• _Supplied material_
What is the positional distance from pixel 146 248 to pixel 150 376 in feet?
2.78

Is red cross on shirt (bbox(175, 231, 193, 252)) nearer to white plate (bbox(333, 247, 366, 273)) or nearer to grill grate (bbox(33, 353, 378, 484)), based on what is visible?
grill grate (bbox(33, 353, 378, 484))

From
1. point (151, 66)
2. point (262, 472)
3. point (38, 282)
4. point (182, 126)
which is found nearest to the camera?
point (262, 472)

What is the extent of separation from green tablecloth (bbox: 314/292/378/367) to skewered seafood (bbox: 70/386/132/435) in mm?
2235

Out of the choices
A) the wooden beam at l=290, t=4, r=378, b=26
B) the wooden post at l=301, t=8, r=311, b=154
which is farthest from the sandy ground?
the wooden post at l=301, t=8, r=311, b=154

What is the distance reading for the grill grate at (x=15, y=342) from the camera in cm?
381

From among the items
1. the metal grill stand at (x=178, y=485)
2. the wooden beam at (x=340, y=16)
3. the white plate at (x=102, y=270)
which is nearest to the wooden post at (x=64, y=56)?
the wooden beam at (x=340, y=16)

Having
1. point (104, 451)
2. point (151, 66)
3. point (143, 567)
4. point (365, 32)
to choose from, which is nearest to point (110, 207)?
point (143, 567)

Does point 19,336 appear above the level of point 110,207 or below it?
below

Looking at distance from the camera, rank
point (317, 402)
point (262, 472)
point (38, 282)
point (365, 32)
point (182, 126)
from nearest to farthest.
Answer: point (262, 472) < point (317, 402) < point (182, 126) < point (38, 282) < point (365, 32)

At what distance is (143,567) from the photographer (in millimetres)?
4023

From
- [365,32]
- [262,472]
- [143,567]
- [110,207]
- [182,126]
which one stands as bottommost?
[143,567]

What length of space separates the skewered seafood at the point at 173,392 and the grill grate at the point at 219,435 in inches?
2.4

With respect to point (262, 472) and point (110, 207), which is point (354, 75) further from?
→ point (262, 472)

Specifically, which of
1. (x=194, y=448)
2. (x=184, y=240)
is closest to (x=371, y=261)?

• _Goal_
Copy all of the records above word for word, keeping every line and its punctuation unchanged.

• _Response to the exercise_
What is the positional distance from pixel 146 248 to pixel 150 376 in feet?
2.78

Is red cross on shirt (bbox(175, 231, 193, 252)) nearer to white plate (bbox(333, 247, 366, 273)) or nearer to grill grate (bbox(33, 353, 378, 484)), based on what is visible?
grill grate (bbox(33, 353, 378, 484))

From
1. point (151, 66)
2. point (262, 472)
3. point (38, 282)
4. point (182, 126)
which is found nearest to the camera?
point (262, 472)

What is the extent of separation from green tablecloth (bbox: 314/292/378/367) to skewered seafood (bbox: 70/386/132/435) in mm?
2235

Out of the choices
A) the wooden beam at l=290, t=4, r=378, b=26
B) the wooden post at l=301, t=8, r=311, b=154
which is farthest from the sandy ground?
the wooden post at l=301, t=8, r=311, b=154

What is the distance reading for the grill grate at (x=15, y=342) from the camera in cm?
381

From among the items
1. the metal grill stand at (x=178, y=485)
2. the wooden beam at (x=340, y=16)
3. the white plate at (x=102, y=270)
which is nearest to the wooden post at (x=64, y=56)?
the wooden beam at (x=340, y=16)

Having
1. point (104, 451)
2. point (151, 66)
3. point (143, 567)
4. point (365, 32)
to choose from, which is nearest to point (110, 207)?
point (143, 567)

Does point 19,336 appear above the level of point 110,207 or below it?
below

Looking at distance from the camera, rank
point (317, 402)
point (262, 472)
point (38, 282)
point (365, 32)
point (182, 126)
from nearest to farthest.
Answer: point (262, 472) < point (317, 402) < point (182, 126) < point (38, 282) < point (365, 32)

At what distance is (143,567) from the photographer (in millimetres)?
4023

From
- [365,32]
- [262,472]
- [143,567]
- [110,207]
- [182,126]
which one stands as bottommost?
[143,567]

What length of space separates the skewered seafood at the point at 173,392 and the grill grate at the point at 219,435 in inches?
2.4

With respect to point (262, 472) and point (110, 207), which is point (354, 75) further from?
→ point (262, 472)

Specifically, which of
1. (x=194, y=448)
2. (x=184, y=240)
is closest to (x=371, y=261)?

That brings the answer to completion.